Part of a data file:
>> Start
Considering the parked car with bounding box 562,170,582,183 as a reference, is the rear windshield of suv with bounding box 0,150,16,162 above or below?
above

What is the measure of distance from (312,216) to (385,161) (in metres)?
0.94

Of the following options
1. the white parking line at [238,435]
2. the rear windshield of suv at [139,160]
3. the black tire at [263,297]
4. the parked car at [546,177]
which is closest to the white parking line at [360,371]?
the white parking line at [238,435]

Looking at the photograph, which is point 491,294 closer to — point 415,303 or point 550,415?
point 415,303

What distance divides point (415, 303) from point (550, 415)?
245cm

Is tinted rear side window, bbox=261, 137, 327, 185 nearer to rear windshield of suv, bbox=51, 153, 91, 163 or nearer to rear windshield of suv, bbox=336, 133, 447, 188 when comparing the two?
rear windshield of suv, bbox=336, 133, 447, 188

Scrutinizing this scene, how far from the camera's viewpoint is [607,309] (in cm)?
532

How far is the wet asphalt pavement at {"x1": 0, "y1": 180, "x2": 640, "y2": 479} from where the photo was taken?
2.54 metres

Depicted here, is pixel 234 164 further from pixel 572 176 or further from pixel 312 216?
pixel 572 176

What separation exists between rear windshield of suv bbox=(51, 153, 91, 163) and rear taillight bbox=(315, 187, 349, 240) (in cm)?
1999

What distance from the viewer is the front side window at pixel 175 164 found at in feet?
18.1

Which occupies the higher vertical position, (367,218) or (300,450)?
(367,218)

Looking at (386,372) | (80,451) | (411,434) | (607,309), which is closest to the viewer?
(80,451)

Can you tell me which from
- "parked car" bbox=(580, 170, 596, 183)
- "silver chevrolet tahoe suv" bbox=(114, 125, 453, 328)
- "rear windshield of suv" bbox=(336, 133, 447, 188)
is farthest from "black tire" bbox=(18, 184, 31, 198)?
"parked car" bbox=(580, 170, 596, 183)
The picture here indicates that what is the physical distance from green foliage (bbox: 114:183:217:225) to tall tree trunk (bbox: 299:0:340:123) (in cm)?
>> End
» **TASK DESCRIPTION**:
Copy out the whole listing, exactly as written.

» **EXERCISE OUTPUT**:
Considering the parked car with bounding box 562,170,582,183 as a reference, is the rear windshield of suv with bounding box 0,150,16,162 above or below?
above

What is the measure of distance from (312,216) to (385,161) (in metres)?
0.94

Of the following options
1. the white parking line at [238,435]
2. the rear windshield of suv at [139,160]
3. the black tire at [263,297]
4. the parked car at [546,177]
which is closest to the white parking line at [360,371]?
the white parking line at [238,435]

Looking at the photograph, which is point 491,294 closer to — point 415,303 or point 550,415?
point 415,303

What distance divides point (415, 303) from point (550, 415)?
245cm

Is tinted rear side window, bbox=261, 137, 327, 185 nearer to rear windshield of suv, bbox=51, 153, 91, 163 or nearer to rear windshield of suv, bbox=336, 133, 447, 188 when comparing the two?
rear windshield of suv, bbox=336, 133, 447, 188

Scrutinizing this scene, how far from the camera's viewpoint is [607,309] (in cm)?
532

How far is the wet asphalt pavement at {"x1": 0, "y1": 180, "x2": 640, "y2": 479} from where the photo was taken?
2.54 metres

Depicted here, is pixel 234 164 further from pixel 572 176 or further from pixel 312 216?
pixel 572 176

What separation exists between rear windshield of suv bbox=(51, 153, 91, 163) and rear taillight bbox=(315, 187, 349, 240) (in cm)?
1999

What distance from the viewer is the front side window at pixel 175 164 found at in feet?
18.1

Which occupies the higher vertical position, (367,218) or (300,450)?
(367,218)

Looking at (386,372) | (80,451) | (411,434) | (607,309), which is closest to the viewer?
(80,451)

Can you tell me which from
- "parked car" bbox=(580, 170, 596, 183)
- "silver chevrolet tahoe suv" bbox=(114, 125, 453, 328)
- "rear windshield of suv" bbox=(336, 133, 447, 188)
is farthest from "black tire" bbox=(18, 184, 31, 198)?
"parked car" bbox=(580, 170, 596, 183)
The picture here indicates that what is the physical distance from green foliage (bbox: 114:183:217:225) to tall tree trunk (bbox: 299:0:340:123) (in cm)?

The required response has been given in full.